Review: Whatever Happened to the Gospel of Grace?
Whatever Happened to the Gospel of Grace? is one of James Montgomery Boice’s final books. He wrote it in response to what he believed to be the ignorance of God and neglect of the gospel of grace as the root problem of the church today. Instead of a focus on God and His gospel, the church has become focused on worldly success–large memberships, large budgets, programs up the wazoo, a nosedive in worship. Boice’s belief was that only a return to the Word of God can change the state of today’s church.
Boice felt that the major emphasis of this change should be centered around the five foundational truths of the Protestant Reformation; that is, the modern church must have as its central confession the Five Solas of the Reformation. Sola Scriptura, solus Christus, sola gratia, sola fide, and soli Deo gloria must once again become the standard of theology and practice in our churches if we are ever to hope for a second Reformation. By the way, for those reading who don’t know what these are, those Latin terms mean Scripture Alone, Christ Alone, Grace Alone, Faith Alone, and Glory to God Alone.
Boice presents a convincing argument that we as a church have abandoned these five foundational principles. We have abandoned the sufficiency of Scripture; abandoned the exclusivity of the Gospel; abandoned a salvation given, not earned; abandoned trust in God through Jesus alone as the way of salvation; and abandoned the exaltation of the Creator rather than the creature. Instead we have taken on worldly substitutes that are but pale imitations. We have replaced sufficiency with ambiguity; exclusivity with relativism; the free gift with a salvation of works; surrender at our inability with self-confidence; and humble deference and awe with arrogant self-esteem or self-importance. Boice examines each of these five solas individually, building a case for each as the standard for Christian practice.
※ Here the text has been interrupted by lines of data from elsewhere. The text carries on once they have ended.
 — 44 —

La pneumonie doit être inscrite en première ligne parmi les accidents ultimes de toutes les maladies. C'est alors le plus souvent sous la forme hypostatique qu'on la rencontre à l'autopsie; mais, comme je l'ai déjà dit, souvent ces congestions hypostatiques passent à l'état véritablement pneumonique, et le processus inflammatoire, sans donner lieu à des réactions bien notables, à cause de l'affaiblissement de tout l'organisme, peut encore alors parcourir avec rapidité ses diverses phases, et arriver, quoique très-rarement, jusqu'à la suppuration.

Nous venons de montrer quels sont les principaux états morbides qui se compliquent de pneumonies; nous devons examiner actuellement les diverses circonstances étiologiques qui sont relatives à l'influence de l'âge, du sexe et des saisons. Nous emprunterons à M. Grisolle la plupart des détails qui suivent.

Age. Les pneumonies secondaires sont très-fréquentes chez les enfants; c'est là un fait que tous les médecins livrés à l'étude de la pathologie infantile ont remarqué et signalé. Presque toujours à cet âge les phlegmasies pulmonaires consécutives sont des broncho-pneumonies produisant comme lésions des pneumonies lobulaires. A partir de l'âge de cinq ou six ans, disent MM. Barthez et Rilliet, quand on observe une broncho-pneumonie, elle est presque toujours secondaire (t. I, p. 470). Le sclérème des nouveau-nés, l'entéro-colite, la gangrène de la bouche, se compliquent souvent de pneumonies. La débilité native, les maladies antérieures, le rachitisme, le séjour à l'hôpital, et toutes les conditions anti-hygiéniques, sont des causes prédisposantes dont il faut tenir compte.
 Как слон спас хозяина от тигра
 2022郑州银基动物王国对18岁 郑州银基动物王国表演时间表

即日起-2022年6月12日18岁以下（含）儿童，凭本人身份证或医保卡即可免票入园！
He then moves toward application in the areas of worship and life. Boice does excellently in outlining the failures of modern worship techniques and concepts, showing them to be largely man-focused rather than God-focused. He points out very glaringly the Godward thrust of the old hymns, and challenges the reader to consider worship that has a Godward focus rather than personal enrichment.
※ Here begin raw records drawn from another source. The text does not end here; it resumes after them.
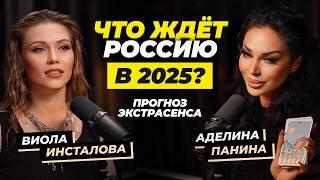 ЧТО ЖДЁТ РОССИЮ В 2025?

ПРОГНОЗ ЭКСТРАСЕНСА

ВИОЛА ИНСТАЛОВА

АДЕЛИНА ПАНИНА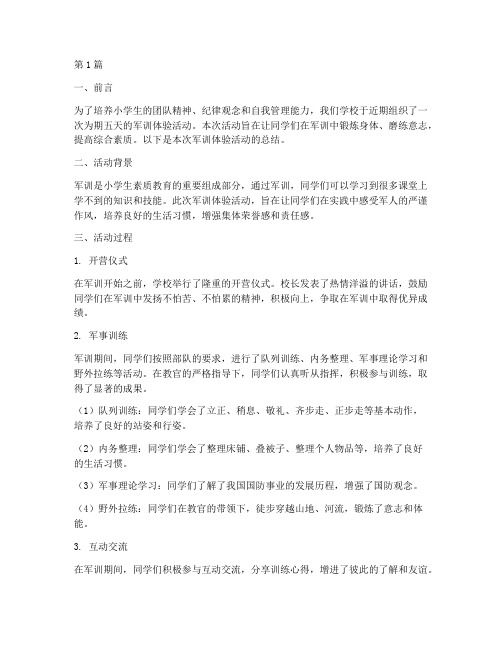 第1篇

一、前言

为了培养小学生的团队精神、纪律观念和自我管理能力，我们学校于近期组织了一次为期五天的军训体验活动。本次活动旨在让同学们在军训中锻炼身体、磨练意志，提高综合素质。以下是本次军训体验活动的总结。

二、活动背景

军训是小学生素质教育的重要组成部分，通过军训，同学们可以学习到很多课堂上学不到的知识和技能。此次军训体验活动，旨在让同学们在实践中感受军人的严谨作风，培养良好的生活习惯，增强集体荣誉感和责任感。

三、活动过程

1. 开营仪式

在军训开始之前，学校举行了隆重的开营仪式。校长发表了热情洋溢的讲话，鼓励同学们在军训中发扬不怕苦、不怕累的精神，积极向上，争取在军训中取得优异成绩。

2. 军事训练

军训期间，同学们按照部队的要求，进行了队列训练、内务整理、军事理论学习和野外拉练等活动。在教官的严格指导下，同学们认真听从指挥，积极参与训练，取得了显著的成果。

（1）队列训练：同学们学会了立正、稍息、敬礼、齐步走、正步走等基本动作，培养了良好的站姿和行姿。

（2）内务整理：同学们学会了整理床铺、叠被子、整理个人物品等，培养了良好的生活习惯。

（3）军事理论学习：同学们了解了我国国防事业的发展历程，增强了国防观念。

（4）野外拉练：同学们在教官的带领下，徒步穿越山地、河流，锻炼了意志和体能。

3. 互动交流

在军训期间，同学们积极参与互动交流，分享训练心得，增进了彼此的了解和友谊。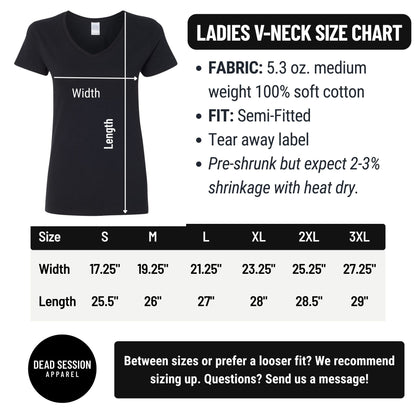 Width

Length

LADIES V-NECK SIZE CHART

• FABRIC: 5.3 oz. medium weight 100% soft cotton
• FIT: Semi-Fitted
• Tear away label
• Pre-shrunk but expect 2-3% shrinkage with heat dry.

| Size | S | M | L | XL | 2XL | 3XL |
|---|---|---|---|---|---|---|
| Width | 17.25" | 19.25" | 21.25" | 23.25" | 25.25" | 27.25" |
| Length | 25.5" | 26" | 27" | 28" | 28.5" | 29" |

DEAD SESSION APPAREL

Between sizes or prefer a looser fit? We recommend sizing up. Questions? Send us a message!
The final chapter on reforming our lives I found to be somewhat disappointing. While Boice soundly hammered home what is necessary to achieve reformation in our lives–i.e. lives of repentance, lives of faith, and lives of community–but he does little to give the reader practical suggestions of how to achieve this. He is long on theory in this chapter but short on application. I find myself wondering if this chapter was actually published unfinished.
All in all, this book is a great precursor to his final book, The Doctrines of Grace. Indeed, they seem to be meant to be read in tandem, this one first and The Doctrines of Grace second. I would recommend this book to all of us; particularly one who is looking to bring about change in his or her church or ministry.